**Directions**
Rewrite the stretch of material from the line containing "As presented in" through the end, swapping "farther from" for "closer to" and leaving everything else as it stands.

**Data listing**
╭──
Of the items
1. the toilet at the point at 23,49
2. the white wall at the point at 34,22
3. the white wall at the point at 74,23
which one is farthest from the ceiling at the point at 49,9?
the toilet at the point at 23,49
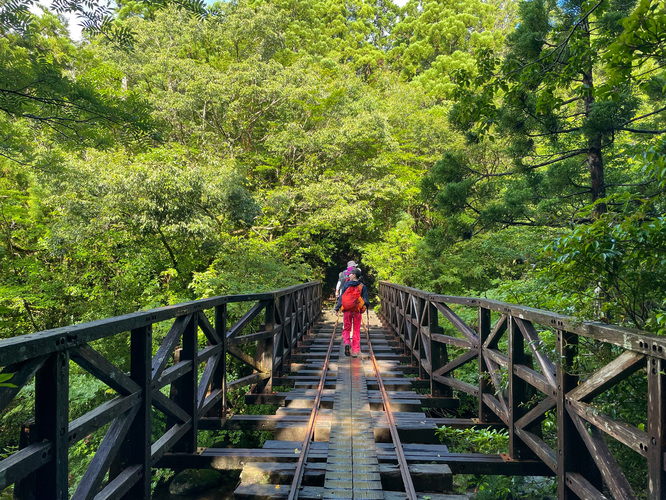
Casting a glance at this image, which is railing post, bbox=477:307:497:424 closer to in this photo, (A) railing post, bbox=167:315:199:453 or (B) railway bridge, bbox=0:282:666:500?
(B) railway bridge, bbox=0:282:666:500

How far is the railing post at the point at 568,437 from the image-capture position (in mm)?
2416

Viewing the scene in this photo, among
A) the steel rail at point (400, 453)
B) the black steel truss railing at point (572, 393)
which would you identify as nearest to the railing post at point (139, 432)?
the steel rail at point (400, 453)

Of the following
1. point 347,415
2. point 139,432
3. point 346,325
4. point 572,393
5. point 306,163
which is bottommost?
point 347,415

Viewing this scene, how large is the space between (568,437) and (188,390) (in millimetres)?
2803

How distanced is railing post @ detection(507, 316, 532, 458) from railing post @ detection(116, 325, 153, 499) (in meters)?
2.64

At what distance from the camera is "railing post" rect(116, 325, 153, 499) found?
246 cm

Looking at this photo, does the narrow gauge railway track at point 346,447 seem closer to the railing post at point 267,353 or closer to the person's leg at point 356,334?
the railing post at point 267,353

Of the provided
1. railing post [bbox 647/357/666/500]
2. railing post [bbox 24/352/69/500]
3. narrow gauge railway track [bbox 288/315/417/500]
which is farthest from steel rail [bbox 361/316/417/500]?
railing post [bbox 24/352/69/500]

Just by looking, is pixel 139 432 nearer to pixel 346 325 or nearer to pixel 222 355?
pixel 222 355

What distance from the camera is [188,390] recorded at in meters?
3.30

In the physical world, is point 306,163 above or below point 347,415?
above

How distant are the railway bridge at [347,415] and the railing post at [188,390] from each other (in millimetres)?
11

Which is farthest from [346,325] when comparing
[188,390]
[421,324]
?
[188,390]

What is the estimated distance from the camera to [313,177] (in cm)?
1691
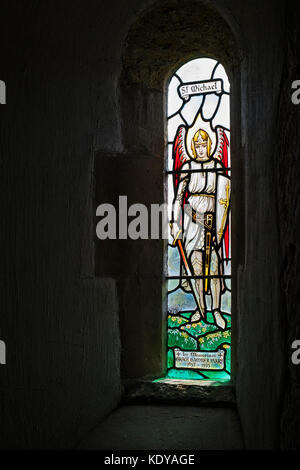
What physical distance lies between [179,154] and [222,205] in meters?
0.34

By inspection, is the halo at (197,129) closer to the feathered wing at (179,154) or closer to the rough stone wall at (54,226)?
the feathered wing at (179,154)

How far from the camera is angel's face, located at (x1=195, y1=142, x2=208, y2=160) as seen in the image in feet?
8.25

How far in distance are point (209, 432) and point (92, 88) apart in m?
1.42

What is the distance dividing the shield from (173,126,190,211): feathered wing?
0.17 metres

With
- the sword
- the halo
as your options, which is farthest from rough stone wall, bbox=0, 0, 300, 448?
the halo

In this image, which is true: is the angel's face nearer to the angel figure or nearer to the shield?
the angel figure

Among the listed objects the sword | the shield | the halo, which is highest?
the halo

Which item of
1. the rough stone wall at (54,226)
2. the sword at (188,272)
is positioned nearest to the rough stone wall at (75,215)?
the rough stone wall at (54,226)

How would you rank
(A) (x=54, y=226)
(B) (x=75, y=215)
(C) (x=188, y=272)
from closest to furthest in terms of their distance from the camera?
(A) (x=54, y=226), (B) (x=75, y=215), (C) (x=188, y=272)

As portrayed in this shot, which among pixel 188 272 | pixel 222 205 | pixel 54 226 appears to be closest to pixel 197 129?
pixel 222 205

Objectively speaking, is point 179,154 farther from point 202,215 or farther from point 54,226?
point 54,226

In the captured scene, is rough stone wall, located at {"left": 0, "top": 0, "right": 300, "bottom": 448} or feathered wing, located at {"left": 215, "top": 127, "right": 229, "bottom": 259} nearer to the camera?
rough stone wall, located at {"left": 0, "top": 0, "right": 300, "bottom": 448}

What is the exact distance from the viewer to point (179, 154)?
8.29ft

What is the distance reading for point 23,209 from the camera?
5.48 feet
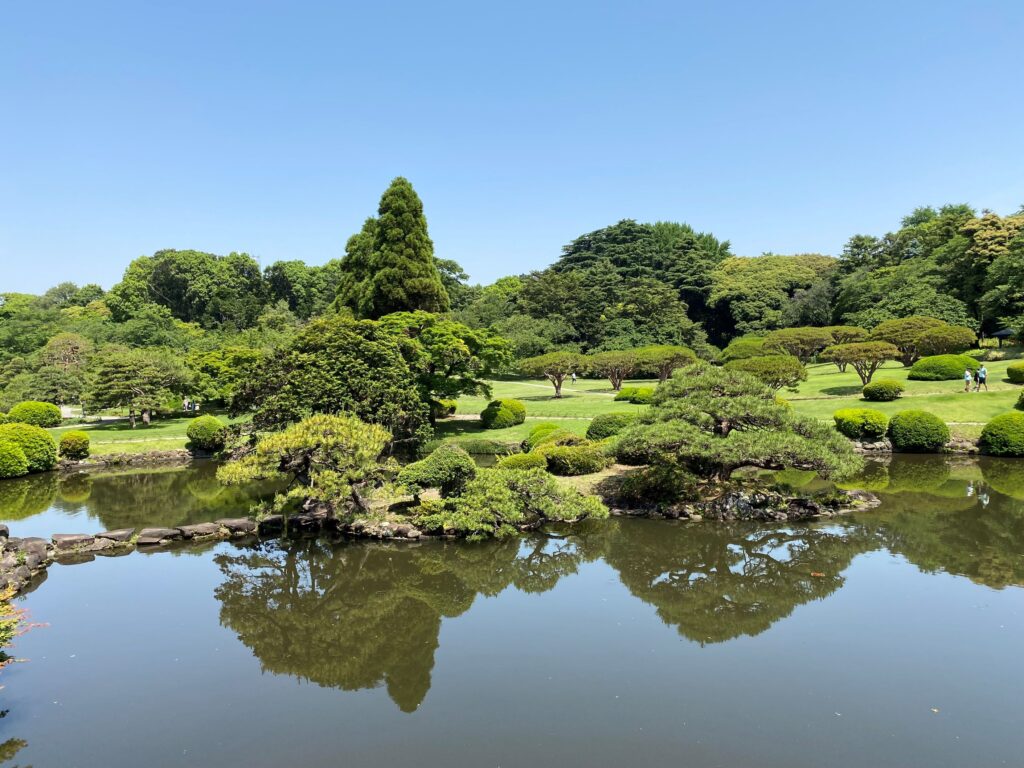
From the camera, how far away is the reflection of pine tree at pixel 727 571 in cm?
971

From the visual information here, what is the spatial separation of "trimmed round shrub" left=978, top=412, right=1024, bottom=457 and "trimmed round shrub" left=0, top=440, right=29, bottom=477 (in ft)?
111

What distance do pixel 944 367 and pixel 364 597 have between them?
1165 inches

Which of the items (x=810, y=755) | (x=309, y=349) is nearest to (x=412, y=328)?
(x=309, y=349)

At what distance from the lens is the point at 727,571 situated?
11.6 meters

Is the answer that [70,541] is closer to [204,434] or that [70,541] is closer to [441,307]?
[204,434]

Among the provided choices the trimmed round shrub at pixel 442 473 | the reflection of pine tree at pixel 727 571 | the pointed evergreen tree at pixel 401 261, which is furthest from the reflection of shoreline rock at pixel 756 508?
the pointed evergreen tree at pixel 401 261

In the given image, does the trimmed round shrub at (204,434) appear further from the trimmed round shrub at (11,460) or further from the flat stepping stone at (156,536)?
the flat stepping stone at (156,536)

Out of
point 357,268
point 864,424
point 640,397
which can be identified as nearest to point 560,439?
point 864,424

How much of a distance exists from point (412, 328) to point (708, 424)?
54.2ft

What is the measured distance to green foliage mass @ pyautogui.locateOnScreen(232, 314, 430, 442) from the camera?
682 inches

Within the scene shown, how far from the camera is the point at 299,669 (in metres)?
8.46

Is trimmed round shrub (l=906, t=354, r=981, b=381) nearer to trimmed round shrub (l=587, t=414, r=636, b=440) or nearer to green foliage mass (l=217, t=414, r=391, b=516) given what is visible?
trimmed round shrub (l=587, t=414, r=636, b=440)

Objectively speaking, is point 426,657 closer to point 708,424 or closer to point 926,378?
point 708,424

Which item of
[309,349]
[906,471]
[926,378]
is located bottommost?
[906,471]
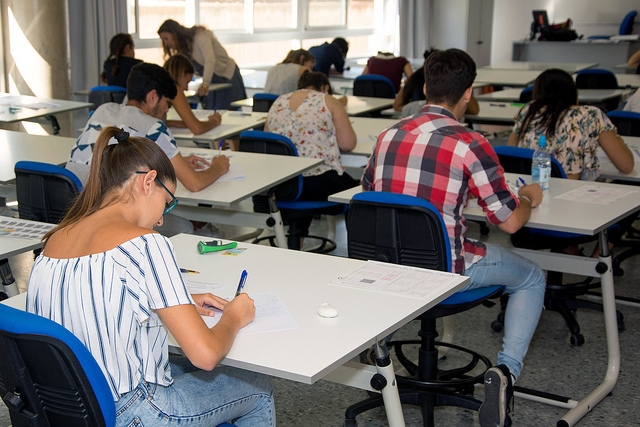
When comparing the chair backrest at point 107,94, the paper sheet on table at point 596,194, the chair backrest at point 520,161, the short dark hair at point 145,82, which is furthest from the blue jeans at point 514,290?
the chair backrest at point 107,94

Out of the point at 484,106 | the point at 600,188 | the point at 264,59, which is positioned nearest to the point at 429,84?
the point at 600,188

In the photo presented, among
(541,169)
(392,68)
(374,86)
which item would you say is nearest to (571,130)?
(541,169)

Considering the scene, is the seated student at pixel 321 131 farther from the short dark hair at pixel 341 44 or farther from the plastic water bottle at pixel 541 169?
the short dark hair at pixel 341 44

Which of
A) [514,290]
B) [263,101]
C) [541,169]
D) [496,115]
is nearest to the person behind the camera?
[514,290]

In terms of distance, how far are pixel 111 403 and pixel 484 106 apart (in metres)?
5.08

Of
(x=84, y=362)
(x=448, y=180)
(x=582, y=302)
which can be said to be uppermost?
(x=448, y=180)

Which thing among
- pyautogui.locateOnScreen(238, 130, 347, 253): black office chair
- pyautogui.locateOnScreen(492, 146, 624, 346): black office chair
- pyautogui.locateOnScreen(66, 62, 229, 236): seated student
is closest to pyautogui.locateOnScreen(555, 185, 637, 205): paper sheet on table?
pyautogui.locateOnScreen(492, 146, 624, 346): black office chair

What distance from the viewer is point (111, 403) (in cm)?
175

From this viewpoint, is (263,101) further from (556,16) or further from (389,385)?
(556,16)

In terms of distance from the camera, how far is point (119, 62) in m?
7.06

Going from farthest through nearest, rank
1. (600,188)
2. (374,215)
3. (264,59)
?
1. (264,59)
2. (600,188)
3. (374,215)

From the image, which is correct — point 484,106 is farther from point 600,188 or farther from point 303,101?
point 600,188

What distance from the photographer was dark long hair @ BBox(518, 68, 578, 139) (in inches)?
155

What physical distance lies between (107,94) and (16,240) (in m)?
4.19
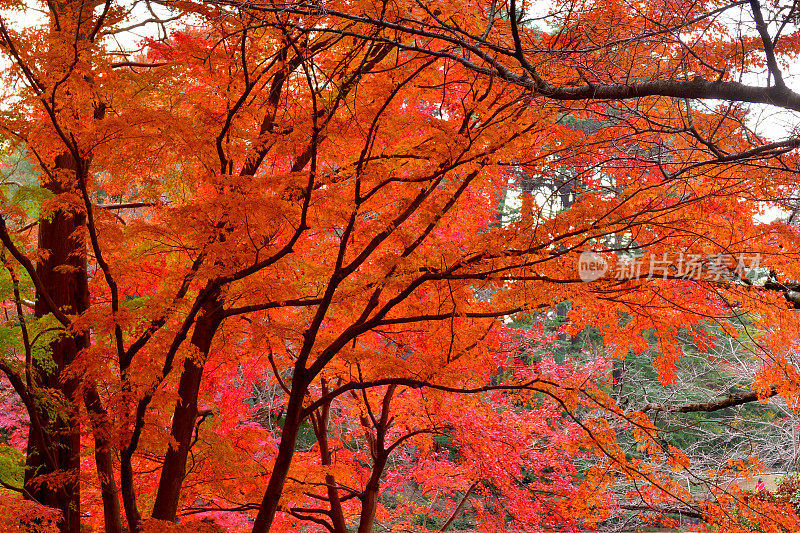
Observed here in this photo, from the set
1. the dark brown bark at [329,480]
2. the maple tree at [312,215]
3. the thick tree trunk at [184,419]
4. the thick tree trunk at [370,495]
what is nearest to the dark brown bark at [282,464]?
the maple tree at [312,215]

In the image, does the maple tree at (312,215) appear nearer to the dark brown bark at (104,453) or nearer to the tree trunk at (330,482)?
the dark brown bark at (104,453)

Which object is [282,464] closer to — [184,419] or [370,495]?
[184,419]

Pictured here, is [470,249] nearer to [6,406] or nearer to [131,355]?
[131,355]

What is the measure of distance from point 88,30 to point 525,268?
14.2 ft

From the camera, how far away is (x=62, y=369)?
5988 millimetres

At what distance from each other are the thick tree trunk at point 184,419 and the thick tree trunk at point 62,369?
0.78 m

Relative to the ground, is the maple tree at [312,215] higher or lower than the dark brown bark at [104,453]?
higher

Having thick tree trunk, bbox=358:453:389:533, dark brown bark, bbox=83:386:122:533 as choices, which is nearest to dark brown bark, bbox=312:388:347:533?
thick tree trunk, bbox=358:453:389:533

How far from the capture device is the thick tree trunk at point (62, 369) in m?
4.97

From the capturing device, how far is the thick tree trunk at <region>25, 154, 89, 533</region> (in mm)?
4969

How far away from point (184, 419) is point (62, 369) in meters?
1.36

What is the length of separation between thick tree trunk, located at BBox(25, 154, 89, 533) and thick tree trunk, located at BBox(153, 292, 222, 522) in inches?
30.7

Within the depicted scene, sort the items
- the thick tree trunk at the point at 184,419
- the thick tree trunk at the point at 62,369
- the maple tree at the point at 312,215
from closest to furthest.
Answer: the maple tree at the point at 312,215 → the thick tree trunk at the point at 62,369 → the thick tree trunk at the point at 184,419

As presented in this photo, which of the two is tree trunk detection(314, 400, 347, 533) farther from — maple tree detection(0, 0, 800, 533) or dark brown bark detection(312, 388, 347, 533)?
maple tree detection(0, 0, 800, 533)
╰──
**Task answer**
As presented in this photo, which of the two is tree trunk detection(314, 400, 347, 533) closer to — maple tree detection(0, 0, 800, 533) or dark brown bark detection(312, 388, 347, 533)?
maple tree detection(0, 0, 800, 533)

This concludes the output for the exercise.